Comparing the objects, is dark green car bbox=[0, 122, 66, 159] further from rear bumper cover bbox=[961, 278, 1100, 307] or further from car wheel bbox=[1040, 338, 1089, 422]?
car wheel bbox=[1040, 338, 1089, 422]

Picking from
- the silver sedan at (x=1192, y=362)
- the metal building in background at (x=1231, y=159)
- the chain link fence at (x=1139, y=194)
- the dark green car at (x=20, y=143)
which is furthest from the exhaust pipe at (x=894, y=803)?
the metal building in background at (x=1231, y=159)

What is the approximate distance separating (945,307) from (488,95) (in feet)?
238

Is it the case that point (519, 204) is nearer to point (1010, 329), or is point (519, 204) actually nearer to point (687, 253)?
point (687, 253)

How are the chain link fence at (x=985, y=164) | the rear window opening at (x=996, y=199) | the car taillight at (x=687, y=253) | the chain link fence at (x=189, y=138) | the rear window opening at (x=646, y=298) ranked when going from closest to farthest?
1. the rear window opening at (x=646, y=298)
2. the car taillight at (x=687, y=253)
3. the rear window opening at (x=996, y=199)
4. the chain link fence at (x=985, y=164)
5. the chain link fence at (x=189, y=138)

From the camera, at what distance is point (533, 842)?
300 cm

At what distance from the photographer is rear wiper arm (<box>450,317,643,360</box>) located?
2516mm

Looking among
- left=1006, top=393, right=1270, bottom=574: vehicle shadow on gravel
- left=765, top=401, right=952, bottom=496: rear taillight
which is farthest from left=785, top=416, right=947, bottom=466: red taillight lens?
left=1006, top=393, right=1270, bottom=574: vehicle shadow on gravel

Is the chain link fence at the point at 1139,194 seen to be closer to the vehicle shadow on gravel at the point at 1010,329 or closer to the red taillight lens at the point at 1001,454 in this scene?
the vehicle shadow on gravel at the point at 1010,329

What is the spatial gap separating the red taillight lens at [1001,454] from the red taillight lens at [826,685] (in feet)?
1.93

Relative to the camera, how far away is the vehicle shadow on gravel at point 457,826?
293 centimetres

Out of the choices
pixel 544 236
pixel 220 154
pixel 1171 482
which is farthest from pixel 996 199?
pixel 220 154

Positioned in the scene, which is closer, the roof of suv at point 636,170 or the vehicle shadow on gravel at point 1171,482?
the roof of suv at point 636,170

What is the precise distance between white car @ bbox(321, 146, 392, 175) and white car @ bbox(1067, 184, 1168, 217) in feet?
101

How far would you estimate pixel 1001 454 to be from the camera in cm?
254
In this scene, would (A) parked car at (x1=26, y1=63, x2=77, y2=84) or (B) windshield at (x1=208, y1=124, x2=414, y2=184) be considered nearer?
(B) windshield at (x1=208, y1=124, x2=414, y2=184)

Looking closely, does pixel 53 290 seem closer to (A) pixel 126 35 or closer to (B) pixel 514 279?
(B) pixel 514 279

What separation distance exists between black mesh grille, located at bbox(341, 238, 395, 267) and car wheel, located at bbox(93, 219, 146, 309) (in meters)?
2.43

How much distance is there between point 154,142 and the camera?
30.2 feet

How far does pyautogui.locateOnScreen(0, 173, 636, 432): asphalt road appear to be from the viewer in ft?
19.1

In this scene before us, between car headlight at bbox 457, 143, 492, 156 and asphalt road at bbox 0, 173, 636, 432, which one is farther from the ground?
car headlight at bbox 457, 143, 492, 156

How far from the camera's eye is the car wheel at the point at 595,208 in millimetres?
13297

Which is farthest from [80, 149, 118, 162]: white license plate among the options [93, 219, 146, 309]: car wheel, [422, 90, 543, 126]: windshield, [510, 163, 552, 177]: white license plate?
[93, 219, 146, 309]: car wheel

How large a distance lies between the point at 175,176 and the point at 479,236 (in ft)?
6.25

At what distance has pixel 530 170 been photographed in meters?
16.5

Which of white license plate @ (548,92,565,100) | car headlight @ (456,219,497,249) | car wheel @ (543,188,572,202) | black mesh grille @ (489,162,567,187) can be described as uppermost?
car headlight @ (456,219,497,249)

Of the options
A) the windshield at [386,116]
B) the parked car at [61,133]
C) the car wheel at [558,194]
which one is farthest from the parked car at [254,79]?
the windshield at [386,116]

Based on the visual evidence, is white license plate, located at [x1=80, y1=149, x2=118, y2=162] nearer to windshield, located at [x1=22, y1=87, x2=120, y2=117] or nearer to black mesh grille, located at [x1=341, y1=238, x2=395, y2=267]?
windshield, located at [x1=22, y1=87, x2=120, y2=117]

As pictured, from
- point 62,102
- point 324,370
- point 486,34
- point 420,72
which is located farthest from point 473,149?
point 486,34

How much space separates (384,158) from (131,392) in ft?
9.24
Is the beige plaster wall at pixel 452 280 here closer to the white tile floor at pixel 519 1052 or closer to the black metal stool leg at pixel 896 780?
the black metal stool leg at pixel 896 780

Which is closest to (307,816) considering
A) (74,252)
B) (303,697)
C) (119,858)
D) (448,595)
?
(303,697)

**What is required:**
Reproduce the lines above exactly, from the line that contains "How much space" through the final line, both included.

**Output of the exercise:**
How much space separates (384,158) from (131,392) in ft?
9.24
Is the beige plaster wall at pixel 452 280 here closer to the white tile floor at pixel 519 1052 or closer to the black metal stool leg at pixel 896 780?
the black metal stool leg at pixel 896 780

Which is closest to (307,816) considering
A) (74,252)
B) (303,697)
C) (119,858)
D) (448,595)
?
(303,697)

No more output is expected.